The government of Bangladesh is going to extend the existing reduced 15% corporate tax for the textile sector for another three fiscal years, subject to its compliance with some conditions, according to finance ministry officials.
This benefit will be applicable for Spinning, yarn dyeing, finishing, coning, fabric dyeing, printing or any other such industries. However, the companies must be registered under the Companies Act, and comply with all provisions of that ordinance. The extension will be effective from 1 July this year and will remain in effect until 30 June 2025.
Currently, the corporate tax rate is 30% for non-listed companies and 22.5% for the listed ones.
The move to extend reduced tax rate facilities as part of its revenue incentive policy is geared toward making this industry globally competitive. Ministry officials noted that Bangladesh has secured the second position in RMG exports globally because of such support. The reduced tax rate should continue for the textile sector to retain this achievement and get the expected revenue from this sector. The new budget will propose extending the facility up to 30 June 2025.
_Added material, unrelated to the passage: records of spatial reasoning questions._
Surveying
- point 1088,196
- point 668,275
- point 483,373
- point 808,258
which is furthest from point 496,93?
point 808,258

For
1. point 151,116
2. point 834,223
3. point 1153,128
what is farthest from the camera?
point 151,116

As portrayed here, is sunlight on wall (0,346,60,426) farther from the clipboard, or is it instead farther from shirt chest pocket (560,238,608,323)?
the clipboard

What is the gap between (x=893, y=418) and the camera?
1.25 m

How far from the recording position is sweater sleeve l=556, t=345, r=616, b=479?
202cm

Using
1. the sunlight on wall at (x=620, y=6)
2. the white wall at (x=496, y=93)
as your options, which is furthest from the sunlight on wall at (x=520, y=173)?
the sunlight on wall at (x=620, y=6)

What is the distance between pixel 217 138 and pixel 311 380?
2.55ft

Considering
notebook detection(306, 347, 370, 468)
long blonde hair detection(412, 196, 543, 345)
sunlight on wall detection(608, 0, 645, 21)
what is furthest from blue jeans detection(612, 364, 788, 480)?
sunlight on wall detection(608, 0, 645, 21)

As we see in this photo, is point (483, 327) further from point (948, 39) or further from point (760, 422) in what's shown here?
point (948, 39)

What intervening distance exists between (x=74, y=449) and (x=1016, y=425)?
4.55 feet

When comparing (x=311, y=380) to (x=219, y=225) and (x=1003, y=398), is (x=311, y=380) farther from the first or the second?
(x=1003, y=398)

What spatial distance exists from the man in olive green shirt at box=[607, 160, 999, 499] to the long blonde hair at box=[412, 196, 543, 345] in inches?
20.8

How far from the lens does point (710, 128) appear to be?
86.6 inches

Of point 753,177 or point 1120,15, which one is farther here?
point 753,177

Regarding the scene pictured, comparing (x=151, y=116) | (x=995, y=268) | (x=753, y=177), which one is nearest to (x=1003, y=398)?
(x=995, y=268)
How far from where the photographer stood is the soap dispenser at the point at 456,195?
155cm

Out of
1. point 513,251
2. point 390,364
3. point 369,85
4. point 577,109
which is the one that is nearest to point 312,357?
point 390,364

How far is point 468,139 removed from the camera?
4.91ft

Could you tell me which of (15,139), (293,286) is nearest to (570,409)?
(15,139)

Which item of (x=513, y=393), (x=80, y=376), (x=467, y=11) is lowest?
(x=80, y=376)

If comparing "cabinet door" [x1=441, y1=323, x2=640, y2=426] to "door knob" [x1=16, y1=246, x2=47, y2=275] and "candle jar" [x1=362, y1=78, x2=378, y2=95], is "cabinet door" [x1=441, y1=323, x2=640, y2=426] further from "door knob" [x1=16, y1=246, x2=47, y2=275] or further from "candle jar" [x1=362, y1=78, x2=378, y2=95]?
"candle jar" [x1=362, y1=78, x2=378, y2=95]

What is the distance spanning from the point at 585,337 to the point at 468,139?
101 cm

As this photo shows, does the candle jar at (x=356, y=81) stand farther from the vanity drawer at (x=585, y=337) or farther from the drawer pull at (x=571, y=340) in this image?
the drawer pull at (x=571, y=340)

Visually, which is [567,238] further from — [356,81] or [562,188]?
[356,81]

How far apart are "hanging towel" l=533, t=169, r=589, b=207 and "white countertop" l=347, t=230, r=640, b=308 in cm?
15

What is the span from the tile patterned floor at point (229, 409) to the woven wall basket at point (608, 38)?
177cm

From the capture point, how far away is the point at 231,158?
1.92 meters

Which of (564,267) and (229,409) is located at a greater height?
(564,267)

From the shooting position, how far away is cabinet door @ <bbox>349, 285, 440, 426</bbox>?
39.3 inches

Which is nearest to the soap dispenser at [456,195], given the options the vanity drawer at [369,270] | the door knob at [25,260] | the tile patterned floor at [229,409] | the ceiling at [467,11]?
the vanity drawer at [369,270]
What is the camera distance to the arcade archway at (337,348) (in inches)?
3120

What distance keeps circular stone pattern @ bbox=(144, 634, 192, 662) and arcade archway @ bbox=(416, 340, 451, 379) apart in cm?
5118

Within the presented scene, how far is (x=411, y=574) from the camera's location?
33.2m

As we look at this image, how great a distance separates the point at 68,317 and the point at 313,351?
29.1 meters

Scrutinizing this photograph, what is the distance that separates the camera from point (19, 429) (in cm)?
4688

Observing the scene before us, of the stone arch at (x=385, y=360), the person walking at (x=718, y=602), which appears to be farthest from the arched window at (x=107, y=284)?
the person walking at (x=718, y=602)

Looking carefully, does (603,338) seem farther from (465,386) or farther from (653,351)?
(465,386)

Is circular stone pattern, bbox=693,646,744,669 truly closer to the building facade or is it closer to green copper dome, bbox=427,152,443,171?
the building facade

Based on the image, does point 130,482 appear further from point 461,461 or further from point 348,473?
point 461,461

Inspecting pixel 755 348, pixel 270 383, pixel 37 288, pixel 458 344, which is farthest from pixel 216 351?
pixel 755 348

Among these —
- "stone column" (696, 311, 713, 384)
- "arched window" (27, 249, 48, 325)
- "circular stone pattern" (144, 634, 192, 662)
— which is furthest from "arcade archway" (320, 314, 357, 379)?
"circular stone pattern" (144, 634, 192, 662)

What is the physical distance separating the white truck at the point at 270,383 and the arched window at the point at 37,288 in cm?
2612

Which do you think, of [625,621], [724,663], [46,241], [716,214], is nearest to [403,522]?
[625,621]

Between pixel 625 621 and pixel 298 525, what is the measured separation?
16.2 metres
Furthermore, VAT on wholesale of fabrics at the local market will be slashed to 2% from 5% from the next fiscal year. Currently, the revenue board collects Tk3 in VAT on sales of 1kg cotton yarns and Tk6 for non-cotton yarns. There is no exact information on the number of transactions in fabric sales per month across the country. But Abu Motaleb said the Old Dhaka-centric markets have a monthly turnover of around Tk1,000 crore.